9. RF patent No. 2058223, priority 05.10.92.

10. Gene M.Ya., Ziskin M.S., Petrov Yu.I. // Dokl. USSR Academy of Sciences. - 1959. - T. 127. No. 2. - P.366.

11. The technology of dosage forms: Volume 2 / RV Bobylev, G. P. Gryadunova, L. A. Ivanova and others, under the editorship of L.A. Ivanova. M .: Medicine, 1991.S.503-508.

12. RF patent No. 2033788, priority from 12.30.92.

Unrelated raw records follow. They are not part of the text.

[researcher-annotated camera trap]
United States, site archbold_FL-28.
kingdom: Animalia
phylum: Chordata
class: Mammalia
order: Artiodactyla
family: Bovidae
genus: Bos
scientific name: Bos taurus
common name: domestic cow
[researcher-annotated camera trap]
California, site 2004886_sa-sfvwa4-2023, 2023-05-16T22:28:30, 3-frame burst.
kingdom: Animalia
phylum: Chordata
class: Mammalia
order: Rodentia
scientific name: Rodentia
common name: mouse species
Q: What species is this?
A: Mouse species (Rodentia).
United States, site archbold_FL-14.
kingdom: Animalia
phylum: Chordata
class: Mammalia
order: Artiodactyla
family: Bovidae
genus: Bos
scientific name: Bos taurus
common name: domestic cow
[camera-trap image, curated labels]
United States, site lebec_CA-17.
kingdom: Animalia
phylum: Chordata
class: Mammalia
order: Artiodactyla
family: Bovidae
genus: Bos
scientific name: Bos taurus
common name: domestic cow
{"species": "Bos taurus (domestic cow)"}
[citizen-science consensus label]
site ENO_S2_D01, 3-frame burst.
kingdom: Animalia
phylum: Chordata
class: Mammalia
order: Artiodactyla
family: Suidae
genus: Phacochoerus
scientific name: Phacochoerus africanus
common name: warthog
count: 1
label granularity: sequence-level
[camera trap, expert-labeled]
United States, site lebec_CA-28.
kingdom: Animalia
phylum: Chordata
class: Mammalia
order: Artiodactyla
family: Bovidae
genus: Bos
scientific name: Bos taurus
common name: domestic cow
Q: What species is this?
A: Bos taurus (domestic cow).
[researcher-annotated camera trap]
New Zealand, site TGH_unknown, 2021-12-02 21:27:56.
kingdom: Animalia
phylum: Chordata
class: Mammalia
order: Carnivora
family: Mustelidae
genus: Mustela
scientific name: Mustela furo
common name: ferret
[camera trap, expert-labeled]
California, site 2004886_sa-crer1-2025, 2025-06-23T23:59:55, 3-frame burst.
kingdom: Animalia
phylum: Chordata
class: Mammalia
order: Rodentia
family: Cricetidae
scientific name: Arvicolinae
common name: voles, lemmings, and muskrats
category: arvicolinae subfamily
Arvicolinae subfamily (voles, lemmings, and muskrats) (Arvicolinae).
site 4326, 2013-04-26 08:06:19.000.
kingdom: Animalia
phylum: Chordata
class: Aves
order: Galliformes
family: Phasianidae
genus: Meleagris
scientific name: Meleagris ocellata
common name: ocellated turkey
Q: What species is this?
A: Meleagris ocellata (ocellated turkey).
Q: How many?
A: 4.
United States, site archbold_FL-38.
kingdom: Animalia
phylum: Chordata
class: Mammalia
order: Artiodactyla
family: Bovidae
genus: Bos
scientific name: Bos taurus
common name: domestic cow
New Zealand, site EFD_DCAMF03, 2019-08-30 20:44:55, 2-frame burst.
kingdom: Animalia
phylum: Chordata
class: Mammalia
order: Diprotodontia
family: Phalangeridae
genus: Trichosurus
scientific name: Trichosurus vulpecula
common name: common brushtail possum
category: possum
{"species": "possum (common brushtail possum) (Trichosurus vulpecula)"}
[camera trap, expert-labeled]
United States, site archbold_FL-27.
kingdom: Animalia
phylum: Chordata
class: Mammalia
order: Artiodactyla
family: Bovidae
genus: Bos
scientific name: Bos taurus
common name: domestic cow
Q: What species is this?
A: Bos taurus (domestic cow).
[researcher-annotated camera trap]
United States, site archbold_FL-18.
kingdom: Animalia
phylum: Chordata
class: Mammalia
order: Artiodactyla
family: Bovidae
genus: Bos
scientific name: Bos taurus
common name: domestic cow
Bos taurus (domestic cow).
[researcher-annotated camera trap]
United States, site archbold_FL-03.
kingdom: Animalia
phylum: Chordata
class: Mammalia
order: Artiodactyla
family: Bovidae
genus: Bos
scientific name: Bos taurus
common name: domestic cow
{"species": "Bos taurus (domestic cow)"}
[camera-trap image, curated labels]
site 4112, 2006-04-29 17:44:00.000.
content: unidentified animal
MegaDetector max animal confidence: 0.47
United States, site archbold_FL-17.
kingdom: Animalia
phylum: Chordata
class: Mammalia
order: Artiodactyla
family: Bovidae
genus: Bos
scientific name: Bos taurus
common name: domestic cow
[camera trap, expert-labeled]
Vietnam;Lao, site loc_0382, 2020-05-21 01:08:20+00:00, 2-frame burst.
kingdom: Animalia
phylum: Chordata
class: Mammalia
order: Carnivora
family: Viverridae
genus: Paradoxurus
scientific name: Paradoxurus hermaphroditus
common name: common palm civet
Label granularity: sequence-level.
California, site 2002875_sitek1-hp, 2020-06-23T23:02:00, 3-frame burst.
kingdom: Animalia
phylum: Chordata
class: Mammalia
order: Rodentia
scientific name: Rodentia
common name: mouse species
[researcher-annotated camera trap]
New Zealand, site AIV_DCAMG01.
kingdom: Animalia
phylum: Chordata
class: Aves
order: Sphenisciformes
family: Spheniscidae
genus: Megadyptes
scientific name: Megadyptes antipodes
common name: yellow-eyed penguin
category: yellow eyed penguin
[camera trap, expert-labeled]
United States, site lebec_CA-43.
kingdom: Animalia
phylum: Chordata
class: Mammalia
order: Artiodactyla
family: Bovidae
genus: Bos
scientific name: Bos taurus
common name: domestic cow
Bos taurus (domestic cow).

13. RF patent No. 2164133, priority 03.03.99.

Claims (7)

1. Wound healing composition, including the active substance and the base, characterized in that as the active substance contains iron nanoparticles, and as a base includes polyethylene glycols 400 and 1500 in the following ratio of ingredients, g: Iron nanoparticles  0.001-1 PEG-400  30-95 PEG-1500  Up to 100 2. The composition according to claim 1, characterized in that the iron nanoparticles have a size of 10-100 nm. 3. The composition according to claim 1, characterized in that it is made in the form of an ointment. 4. The composition according to claim 1, characterized in that it further comprises glycerin. 5. The method of producing a wound healing composition according to claim 1, in which the suspension obtained by ultrasonic dispersion of a mixture of iron nanoparticles with part of the base is mixed with the remaining part of the base to a homogeneous state, and the process is carried out at a temperature not exceeding 40 ° C. 6. The method according to claim 5, characterized in that the mixture of iron nanoparticles with polyethylene glycol 400 is dispersed. 7. The method according to claim 6, characterized in that the amount of polyethylene glycol 400 mixed with iron nanoparticles is 50-75 wt.% Of the total amount of polyethylene glycol 400.